*Entries held in a dataset:*
╭──
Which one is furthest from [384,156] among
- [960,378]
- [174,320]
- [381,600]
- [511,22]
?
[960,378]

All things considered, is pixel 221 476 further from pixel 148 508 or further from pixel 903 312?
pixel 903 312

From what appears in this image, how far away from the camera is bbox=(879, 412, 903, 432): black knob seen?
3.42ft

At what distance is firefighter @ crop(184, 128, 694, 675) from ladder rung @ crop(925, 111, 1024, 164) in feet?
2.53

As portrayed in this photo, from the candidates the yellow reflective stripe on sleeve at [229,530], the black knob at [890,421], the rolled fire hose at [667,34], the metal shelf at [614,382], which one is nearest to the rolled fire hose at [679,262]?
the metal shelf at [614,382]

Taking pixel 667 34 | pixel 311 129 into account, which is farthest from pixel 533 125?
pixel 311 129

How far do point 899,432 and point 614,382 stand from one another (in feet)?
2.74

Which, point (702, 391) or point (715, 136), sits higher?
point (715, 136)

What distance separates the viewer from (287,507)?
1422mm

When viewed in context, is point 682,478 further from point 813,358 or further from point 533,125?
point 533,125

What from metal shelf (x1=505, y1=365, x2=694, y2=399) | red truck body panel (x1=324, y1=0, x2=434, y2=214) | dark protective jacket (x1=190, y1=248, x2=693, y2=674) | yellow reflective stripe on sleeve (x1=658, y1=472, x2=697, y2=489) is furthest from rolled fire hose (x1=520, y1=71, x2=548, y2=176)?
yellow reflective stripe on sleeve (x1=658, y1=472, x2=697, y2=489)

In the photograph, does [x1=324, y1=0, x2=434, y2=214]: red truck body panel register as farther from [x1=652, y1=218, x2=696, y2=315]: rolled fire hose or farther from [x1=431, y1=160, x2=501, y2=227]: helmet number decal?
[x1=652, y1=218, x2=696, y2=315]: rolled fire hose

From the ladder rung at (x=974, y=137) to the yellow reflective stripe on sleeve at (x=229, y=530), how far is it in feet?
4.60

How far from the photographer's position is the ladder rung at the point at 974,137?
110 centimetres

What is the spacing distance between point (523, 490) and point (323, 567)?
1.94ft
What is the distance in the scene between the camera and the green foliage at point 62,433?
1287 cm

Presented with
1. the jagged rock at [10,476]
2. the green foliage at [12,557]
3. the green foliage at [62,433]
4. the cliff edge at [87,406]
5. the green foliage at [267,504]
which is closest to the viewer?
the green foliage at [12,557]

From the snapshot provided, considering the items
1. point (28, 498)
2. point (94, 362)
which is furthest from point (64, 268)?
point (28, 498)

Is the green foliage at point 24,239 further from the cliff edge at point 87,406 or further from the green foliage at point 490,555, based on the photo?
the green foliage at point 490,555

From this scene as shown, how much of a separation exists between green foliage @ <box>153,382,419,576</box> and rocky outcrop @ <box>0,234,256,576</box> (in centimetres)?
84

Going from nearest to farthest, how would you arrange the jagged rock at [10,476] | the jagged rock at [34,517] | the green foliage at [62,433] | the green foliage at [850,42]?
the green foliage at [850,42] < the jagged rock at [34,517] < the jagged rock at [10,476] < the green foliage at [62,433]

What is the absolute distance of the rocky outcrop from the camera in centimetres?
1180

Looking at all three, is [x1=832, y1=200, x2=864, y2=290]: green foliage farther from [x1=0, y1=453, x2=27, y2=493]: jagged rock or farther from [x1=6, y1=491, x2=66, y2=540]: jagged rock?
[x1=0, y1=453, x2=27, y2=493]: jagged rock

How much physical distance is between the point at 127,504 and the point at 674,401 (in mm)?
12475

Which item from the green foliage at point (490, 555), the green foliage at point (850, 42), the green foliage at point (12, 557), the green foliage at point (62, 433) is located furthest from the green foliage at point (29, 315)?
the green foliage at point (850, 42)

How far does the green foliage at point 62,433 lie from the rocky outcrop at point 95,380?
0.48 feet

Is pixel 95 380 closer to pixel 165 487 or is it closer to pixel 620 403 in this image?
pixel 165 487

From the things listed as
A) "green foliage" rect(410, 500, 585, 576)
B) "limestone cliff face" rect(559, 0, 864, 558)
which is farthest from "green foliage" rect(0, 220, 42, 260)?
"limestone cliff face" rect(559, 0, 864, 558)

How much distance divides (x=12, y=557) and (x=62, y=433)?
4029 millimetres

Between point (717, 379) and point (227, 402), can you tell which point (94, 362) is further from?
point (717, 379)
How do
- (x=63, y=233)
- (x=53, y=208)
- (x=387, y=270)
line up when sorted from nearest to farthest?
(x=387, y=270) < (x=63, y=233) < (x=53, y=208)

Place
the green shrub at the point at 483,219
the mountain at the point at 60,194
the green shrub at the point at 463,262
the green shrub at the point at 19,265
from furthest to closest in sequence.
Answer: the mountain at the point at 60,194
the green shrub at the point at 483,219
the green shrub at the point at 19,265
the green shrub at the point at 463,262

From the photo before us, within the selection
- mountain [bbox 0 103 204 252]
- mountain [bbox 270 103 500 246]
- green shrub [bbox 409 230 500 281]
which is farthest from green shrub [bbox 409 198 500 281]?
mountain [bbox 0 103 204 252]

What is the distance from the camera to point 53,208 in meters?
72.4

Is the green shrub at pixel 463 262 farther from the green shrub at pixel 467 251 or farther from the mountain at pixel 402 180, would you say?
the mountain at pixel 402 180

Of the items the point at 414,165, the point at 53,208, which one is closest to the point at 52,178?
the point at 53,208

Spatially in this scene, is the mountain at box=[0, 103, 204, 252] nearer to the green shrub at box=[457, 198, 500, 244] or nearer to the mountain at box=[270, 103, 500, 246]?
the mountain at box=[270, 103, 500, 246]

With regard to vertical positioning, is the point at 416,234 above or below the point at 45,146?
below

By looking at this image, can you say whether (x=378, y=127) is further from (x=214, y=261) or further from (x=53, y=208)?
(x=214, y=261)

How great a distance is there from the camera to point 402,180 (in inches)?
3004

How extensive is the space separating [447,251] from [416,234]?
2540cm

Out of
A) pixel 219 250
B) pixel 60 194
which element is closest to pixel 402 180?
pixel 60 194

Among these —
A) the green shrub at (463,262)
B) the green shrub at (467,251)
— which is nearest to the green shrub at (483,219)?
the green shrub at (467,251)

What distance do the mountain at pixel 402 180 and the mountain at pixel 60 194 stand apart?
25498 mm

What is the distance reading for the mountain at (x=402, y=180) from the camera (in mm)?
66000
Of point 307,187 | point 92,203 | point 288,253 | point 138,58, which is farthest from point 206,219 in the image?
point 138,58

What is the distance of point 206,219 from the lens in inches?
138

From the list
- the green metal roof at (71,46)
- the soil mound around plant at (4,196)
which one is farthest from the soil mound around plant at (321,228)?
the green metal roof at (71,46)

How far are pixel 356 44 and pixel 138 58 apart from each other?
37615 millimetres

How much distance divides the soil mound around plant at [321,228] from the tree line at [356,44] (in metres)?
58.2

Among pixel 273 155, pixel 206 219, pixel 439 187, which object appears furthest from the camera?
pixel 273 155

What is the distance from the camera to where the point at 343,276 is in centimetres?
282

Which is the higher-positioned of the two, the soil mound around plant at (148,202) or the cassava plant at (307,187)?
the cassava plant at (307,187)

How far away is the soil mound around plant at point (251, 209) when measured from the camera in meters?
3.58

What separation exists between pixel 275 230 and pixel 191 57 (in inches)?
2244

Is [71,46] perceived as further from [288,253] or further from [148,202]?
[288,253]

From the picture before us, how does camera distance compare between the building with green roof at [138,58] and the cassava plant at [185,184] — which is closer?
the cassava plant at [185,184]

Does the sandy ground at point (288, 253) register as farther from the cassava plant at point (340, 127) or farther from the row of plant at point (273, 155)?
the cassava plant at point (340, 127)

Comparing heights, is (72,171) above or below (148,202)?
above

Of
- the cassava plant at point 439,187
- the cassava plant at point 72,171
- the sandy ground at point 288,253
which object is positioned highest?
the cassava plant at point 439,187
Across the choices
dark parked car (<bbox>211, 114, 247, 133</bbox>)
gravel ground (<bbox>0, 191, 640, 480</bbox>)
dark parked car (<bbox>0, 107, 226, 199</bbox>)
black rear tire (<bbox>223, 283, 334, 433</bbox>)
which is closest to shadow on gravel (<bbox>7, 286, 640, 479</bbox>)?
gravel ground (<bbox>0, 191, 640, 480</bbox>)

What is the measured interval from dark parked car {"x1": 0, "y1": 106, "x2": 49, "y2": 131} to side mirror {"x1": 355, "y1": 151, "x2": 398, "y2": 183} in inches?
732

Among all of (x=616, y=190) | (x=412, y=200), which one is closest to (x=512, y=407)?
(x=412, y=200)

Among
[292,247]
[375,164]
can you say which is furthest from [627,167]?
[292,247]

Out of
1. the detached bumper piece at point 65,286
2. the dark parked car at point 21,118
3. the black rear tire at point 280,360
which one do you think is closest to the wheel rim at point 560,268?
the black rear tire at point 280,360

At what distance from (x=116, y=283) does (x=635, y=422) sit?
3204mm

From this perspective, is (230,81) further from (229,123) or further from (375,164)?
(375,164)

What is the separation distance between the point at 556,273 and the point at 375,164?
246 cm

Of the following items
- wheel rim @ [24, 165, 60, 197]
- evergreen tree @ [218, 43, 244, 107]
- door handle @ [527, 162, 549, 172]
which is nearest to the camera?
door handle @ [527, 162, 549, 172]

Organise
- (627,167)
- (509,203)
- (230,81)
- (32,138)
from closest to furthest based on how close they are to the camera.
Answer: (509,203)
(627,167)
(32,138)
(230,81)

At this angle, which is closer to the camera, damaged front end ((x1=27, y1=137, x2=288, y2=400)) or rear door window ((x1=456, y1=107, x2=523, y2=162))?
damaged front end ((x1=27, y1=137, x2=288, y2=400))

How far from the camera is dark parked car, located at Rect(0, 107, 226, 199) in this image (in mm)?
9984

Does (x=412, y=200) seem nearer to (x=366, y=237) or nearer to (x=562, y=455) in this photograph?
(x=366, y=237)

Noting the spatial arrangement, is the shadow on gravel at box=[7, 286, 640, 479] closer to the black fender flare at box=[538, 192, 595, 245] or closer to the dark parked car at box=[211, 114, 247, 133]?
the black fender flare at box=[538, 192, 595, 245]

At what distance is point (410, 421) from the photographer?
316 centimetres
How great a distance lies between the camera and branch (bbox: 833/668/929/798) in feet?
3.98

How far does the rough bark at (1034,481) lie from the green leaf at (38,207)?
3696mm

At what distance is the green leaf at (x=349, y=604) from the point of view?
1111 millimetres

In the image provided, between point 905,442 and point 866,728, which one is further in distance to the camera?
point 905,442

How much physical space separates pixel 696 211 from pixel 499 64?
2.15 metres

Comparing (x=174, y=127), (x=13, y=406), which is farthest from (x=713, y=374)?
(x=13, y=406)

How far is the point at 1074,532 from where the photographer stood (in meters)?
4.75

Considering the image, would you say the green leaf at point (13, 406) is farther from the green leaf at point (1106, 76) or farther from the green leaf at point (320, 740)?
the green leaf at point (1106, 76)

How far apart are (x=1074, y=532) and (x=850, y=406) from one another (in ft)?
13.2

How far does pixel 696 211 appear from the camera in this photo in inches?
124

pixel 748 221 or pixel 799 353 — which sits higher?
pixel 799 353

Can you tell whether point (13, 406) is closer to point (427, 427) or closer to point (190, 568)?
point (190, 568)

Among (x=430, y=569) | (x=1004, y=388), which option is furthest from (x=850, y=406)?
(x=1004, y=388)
╰──
Rewrite the entries from the line with "Between point (717, 379)" up to and including the line with "(x=387, y=270) <", putting "closest" in place of "nearest" and keeping everything else the same.

Between point (717, 379) and point (227, 402), can you tell which point (94, 362) is further from?
point (717, 379)
How do
- (x=63, y=233)
- (x=53, y=208)
- (x=387, y=270)
line up when sorted from closest to farthest?
(x=387, y=270) < (x=63, y=233) < (x=53, y=208)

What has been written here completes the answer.